Source records
==========
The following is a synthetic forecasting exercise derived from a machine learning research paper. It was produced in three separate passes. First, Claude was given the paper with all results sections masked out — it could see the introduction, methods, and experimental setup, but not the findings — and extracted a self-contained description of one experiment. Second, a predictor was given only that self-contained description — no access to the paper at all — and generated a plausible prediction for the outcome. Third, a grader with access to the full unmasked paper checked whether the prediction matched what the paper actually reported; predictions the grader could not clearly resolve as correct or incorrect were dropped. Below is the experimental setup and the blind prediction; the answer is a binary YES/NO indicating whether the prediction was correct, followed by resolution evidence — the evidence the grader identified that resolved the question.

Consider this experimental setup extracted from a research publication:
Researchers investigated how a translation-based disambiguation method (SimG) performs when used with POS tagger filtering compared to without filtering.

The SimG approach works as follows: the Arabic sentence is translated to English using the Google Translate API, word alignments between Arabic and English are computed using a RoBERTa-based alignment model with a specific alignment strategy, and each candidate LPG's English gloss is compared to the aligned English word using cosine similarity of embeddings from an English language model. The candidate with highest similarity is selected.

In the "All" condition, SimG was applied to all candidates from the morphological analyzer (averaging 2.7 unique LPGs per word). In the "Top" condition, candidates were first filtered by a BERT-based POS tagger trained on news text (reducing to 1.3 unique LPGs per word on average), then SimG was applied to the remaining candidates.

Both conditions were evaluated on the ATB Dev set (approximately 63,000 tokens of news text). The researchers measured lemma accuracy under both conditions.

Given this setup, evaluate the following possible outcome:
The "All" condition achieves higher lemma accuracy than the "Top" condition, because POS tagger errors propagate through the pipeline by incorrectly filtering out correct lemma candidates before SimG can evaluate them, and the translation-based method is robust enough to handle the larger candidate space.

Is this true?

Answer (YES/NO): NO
==========
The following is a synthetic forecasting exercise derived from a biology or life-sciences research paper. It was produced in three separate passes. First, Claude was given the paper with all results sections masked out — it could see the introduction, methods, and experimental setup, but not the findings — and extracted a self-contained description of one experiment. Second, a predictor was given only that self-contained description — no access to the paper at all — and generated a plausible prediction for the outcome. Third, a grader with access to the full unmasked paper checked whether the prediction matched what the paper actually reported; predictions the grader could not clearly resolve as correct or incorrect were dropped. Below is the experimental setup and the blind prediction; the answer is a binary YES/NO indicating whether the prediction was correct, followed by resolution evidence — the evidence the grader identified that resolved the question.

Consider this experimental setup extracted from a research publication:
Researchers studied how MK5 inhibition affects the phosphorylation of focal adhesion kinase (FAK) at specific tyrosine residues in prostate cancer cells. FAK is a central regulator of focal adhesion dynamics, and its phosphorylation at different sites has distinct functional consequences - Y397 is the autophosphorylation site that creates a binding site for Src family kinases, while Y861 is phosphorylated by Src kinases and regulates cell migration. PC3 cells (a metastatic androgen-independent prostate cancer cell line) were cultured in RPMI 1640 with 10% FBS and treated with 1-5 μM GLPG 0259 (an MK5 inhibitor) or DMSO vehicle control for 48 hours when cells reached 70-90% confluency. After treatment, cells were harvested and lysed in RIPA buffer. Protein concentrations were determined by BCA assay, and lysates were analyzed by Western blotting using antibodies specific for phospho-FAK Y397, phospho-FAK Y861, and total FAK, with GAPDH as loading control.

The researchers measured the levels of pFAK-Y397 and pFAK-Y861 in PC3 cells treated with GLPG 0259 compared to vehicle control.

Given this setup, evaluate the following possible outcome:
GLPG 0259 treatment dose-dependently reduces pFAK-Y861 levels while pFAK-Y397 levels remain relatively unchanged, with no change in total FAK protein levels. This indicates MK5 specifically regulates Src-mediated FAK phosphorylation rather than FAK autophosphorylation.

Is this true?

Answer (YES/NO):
==========
A single integer is the expected output: the number of lines in the data that include the word "pFAK".

2